Where $A$ and $B$ are uncorrelated 2-random variables with $\mathbb{E}[A]=m_A$, $\mathbb{E}[B]=m_B$, $\mathbb{V}[A]=\sigma_A^2$ and $\mathbb{V}[B]=\sigma_B^2$.
I have checked that both verify that are continuous, differentiable and integrable, and I have their correlation functions $\Gamma_X$ and $\Gamma_Y$.
I have checked too using the definition that that $X'(t)=A$.
Now, I need to check that $Y'(t)=A\frac{t}{2}+B$. I have tried using the definition ( that is, checking if $\mathbb{E}[(\frac{Y(t+\epsilon)-Y(t)}{\epsilon}-(A\frac{t}{2}+B))^2]$ goes to zero when $\epsilon$ approaches zero), but i don't know how to manage this...
Thanks for any help.
By definition and the linearity of the integral,
$$\begin{align*} Y(t)(\omega) &= \frac{1}{t} \int_0^t X(\tau)(\omega) \, d\tau = \frac{1}{t} \int_0^t A(\omega) \cdot \tau \, d\tau +\frac{1}{t} \int_0^t B(\omega) \, d\tau \\ &= A(\omega) \cdot \frac{t}{2} + B(\omega) \end{align*}$$
i.e. $Y$ is of the same form as $X$. You already proved $X'(t)=A$; exactly the same calculation shows $Y'(t) = A/2$.
On the other hand, if we consider
$$Y(t) = \int_0^t X(\tau) \, d\tau$$
it's not difficult to show that
$$\frac{Y(t+\varepsilon)-Y(t)}{\varepsilon} = A \frac{2t +\varepsilon}{2} + B$$
using a similar reasoning as above.

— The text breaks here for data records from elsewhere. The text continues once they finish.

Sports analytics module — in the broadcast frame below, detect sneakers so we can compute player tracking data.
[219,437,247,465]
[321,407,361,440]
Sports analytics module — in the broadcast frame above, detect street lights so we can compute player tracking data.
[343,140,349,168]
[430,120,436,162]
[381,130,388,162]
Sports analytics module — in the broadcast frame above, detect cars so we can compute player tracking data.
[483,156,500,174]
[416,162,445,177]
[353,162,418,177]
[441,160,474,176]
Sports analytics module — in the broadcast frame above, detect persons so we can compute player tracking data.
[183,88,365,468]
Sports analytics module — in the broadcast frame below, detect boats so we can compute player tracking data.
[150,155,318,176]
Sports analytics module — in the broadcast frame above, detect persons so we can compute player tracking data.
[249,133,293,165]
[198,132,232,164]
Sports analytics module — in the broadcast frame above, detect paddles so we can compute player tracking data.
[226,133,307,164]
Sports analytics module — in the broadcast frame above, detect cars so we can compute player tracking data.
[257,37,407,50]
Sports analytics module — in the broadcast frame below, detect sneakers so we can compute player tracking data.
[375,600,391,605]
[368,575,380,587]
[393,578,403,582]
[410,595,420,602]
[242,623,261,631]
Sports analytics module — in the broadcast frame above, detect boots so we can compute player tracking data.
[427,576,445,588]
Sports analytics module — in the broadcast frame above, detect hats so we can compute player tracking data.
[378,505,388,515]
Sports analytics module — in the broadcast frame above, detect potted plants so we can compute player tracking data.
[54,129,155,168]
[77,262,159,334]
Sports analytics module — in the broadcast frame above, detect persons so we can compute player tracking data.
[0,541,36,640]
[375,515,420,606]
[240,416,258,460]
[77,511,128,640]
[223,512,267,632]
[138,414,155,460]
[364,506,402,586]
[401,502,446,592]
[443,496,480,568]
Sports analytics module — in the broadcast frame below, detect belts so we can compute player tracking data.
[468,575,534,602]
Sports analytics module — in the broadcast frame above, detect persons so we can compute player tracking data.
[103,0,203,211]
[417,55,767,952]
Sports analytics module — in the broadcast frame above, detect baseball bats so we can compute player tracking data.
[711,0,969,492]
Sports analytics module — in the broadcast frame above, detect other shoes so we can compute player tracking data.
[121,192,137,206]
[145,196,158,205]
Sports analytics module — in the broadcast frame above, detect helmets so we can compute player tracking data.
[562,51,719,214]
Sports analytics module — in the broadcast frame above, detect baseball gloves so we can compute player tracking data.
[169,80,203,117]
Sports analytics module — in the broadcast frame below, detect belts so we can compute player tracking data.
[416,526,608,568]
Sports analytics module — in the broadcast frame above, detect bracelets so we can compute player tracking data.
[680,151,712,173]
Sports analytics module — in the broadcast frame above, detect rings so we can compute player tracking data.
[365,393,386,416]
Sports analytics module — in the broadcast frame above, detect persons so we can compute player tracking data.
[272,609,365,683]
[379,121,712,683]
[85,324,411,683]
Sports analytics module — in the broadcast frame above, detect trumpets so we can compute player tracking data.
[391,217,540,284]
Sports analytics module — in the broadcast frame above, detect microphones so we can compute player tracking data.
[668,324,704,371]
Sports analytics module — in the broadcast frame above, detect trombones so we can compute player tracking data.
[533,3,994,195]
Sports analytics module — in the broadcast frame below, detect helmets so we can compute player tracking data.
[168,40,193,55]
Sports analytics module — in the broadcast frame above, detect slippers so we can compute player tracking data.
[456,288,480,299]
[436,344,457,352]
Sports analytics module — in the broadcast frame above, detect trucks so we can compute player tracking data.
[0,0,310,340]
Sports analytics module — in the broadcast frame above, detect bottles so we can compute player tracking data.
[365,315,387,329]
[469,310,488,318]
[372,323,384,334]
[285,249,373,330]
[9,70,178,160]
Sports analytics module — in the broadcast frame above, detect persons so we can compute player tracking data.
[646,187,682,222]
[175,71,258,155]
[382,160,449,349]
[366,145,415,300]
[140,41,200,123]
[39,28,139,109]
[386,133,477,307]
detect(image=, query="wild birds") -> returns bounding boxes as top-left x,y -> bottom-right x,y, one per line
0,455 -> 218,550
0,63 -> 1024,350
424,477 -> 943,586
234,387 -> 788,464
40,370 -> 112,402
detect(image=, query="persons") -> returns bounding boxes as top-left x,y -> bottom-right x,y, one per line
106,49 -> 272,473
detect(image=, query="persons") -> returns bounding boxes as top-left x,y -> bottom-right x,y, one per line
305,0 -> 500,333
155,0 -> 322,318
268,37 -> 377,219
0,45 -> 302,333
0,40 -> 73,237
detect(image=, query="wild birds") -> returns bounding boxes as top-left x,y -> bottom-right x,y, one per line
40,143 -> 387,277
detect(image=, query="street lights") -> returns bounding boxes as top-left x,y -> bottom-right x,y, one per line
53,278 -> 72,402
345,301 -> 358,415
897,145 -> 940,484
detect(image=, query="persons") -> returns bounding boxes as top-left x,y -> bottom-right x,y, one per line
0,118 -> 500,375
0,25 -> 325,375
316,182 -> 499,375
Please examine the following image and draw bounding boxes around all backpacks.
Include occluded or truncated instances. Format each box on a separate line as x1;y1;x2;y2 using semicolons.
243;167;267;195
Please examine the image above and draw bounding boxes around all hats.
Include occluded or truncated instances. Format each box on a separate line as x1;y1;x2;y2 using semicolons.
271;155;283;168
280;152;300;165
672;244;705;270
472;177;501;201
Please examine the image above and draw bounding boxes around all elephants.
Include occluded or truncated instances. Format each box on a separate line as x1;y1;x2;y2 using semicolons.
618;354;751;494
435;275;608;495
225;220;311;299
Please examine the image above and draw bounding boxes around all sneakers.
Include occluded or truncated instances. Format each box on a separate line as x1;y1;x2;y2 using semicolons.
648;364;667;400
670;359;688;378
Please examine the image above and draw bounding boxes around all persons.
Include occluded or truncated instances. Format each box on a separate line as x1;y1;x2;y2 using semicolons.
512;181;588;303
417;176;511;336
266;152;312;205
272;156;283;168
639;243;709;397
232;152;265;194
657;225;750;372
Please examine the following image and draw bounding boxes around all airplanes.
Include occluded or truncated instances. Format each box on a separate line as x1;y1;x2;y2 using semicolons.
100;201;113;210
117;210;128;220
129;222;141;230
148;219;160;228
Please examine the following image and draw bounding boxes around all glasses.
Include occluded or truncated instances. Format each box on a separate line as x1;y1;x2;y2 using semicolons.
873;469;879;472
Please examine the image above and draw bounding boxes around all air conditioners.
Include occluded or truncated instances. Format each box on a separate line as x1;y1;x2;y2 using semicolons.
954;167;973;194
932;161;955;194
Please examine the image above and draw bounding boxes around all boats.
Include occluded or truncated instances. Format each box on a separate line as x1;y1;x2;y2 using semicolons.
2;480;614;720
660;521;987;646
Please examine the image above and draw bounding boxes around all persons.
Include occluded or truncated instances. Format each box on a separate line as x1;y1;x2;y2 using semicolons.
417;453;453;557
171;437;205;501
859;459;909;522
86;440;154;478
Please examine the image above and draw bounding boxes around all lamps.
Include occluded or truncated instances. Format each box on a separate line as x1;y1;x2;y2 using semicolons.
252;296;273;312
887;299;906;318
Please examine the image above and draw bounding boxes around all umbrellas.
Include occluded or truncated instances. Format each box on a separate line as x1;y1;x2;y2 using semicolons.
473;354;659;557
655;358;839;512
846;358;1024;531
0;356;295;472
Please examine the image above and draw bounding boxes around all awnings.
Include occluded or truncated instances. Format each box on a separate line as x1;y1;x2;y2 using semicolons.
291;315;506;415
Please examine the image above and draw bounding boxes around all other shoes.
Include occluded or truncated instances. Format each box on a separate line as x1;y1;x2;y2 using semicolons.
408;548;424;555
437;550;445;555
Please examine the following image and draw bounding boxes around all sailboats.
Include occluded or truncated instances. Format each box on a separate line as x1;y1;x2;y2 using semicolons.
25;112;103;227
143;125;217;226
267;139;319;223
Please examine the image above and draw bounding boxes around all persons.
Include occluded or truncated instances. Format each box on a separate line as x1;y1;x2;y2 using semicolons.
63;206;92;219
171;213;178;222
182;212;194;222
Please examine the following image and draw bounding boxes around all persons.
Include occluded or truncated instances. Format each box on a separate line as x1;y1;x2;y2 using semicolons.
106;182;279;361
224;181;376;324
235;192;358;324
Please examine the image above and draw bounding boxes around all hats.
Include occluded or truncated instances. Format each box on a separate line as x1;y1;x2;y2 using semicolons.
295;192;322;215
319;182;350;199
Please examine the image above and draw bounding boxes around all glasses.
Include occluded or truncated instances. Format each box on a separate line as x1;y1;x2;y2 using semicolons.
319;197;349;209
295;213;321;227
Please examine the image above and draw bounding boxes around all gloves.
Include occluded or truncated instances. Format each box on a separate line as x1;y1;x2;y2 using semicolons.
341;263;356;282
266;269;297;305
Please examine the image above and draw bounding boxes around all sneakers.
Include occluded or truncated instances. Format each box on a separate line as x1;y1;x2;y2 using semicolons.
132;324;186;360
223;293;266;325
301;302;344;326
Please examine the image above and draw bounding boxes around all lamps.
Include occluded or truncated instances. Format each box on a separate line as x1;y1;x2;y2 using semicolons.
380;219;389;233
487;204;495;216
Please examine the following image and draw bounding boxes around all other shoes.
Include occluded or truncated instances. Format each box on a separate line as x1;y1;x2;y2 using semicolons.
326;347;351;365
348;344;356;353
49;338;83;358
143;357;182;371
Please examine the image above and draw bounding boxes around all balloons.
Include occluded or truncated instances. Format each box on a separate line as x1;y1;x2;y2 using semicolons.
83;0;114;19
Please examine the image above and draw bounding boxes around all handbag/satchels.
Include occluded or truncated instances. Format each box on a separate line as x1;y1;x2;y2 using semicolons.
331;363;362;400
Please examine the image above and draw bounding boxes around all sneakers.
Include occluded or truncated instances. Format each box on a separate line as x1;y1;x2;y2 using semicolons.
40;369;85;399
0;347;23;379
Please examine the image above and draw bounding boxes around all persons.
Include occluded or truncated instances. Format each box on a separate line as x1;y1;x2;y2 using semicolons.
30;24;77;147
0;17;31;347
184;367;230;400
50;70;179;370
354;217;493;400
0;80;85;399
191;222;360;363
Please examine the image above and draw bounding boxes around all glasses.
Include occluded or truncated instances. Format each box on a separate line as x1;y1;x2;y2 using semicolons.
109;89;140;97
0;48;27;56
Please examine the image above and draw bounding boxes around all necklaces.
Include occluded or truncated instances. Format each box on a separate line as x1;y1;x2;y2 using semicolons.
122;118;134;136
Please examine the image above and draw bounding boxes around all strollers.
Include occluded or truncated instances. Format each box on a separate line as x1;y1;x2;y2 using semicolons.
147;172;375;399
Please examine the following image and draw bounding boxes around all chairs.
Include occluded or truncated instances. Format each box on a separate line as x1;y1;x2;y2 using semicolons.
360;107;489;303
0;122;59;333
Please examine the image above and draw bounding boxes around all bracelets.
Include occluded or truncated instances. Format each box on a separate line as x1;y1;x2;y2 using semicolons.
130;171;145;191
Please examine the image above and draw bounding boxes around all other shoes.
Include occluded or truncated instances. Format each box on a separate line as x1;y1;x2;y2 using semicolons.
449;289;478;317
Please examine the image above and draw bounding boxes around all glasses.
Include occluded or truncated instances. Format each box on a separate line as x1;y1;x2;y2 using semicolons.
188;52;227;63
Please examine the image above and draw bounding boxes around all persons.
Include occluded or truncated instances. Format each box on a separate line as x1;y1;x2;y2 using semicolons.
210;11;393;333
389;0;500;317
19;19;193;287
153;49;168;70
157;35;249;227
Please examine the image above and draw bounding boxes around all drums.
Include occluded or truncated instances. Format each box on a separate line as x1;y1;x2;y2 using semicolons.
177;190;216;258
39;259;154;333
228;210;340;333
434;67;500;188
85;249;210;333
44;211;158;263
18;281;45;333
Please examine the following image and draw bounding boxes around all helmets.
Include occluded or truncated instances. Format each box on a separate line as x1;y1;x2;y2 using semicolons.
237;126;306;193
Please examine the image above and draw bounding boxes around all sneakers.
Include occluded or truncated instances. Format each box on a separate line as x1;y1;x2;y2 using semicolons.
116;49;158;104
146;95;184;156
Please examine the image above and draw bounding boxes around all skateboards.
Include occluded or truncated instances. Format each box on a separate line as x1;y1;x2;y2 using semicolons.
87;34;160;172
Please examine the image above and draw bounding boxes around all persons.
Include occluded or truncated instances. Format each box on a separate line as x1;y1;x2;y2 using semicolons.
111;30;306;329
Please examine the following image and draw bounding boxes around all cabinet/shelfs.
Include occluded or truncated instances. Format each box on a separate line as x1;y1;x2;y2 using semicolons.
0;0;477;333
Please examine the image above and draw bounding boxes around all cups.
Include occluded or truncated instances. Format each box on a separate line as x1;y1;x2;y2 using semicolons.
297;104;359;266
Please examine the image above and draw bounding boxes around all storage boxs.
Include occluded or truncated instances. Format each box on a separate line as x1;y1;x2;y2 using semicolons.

This implies
$$\mathbb{E} \left[ \left( \frac{Y(t+\varepsilon)-Y(t)}{\varepsilon}- (A \cdot t + B) \right)^2 \right] \stackrel{\varepsilon \to 0}{\to} 0$$
i.e. $Y'(t) = A \cdot t+B=X(t)$.
This shows that in both cases the mean-square derivative coincides with the pointwise derivative. Nevertheless, you can not simply apply the fundamental theorem of calculus; you have to check the $L^2$-convergence.